Directions for this task:
The answer should be the records below, word for word, with every image left out.

Exercise inputs:
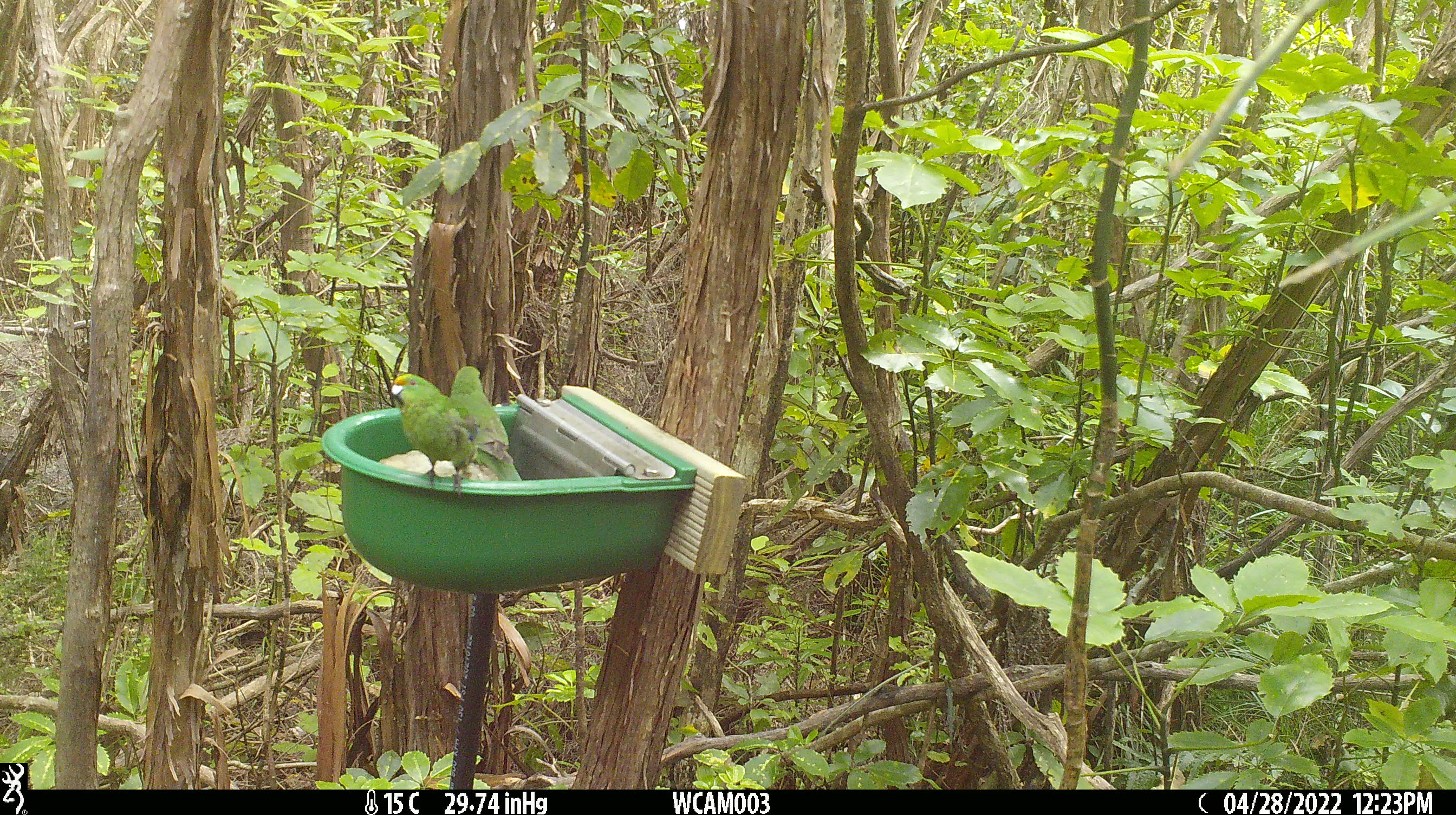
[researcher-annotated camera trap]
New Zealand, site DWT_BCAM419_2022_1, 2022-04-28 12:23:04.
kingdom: Animalia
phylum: Chordata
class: Aves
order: Psittaciformes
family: Psittaculidae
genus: Cyanoramphus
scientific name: Cyanoramphus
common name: parakeet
Parakeet (Cyanoramphus).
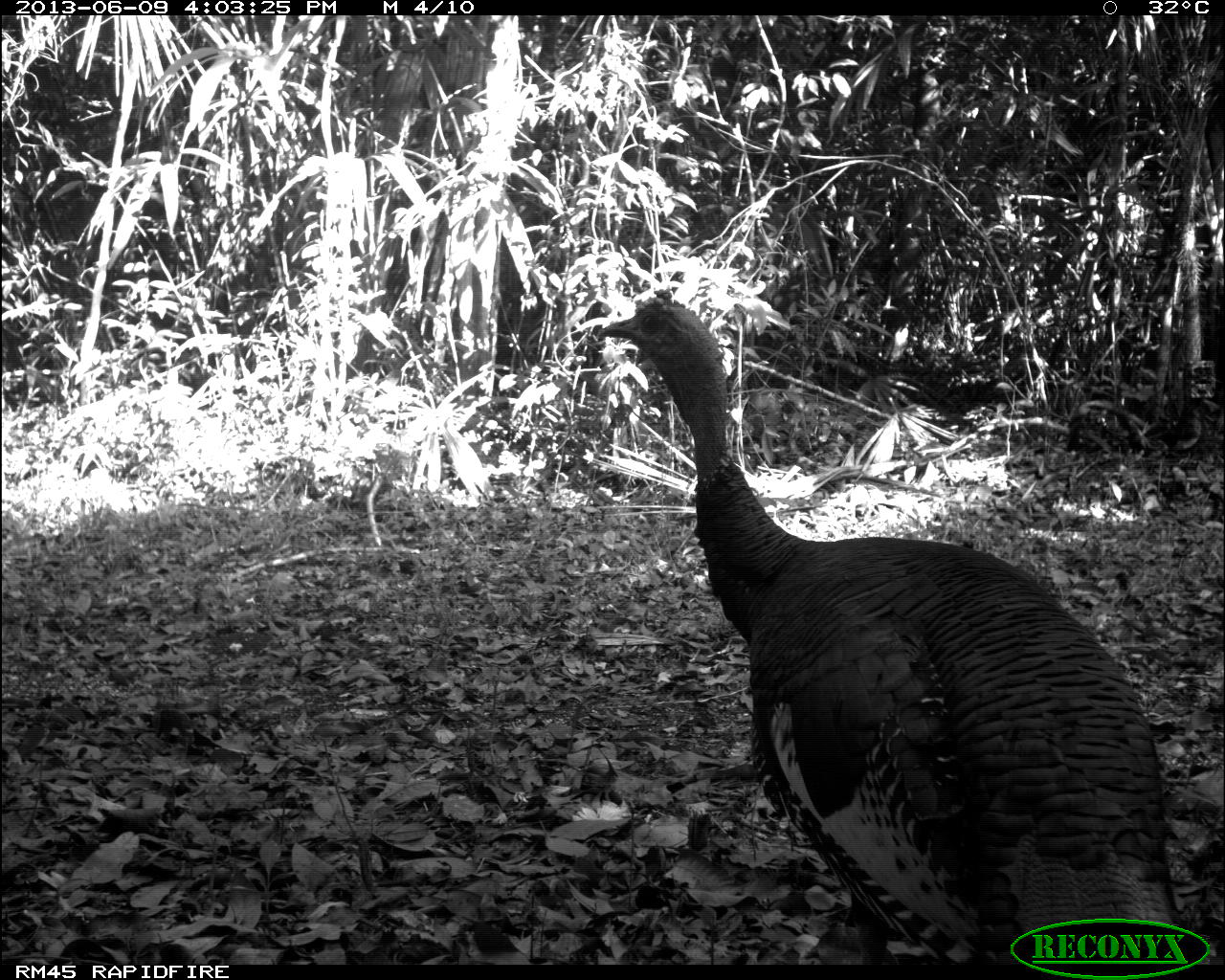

Solution to the exercise:
[researcher-annotated camera trap]
New Zealand, site DWT_BCAM419_2022_1, 2022-04-28 12:23:04.
kingdom: Animalia
phylum: Chordata
class: Aves
order: Psittaciformes
family: Psittaculidae
genus: Cyanoramphus
scientific name: Cyanoramphus
common name: parakeet
Parakeet (Cyanoramphus).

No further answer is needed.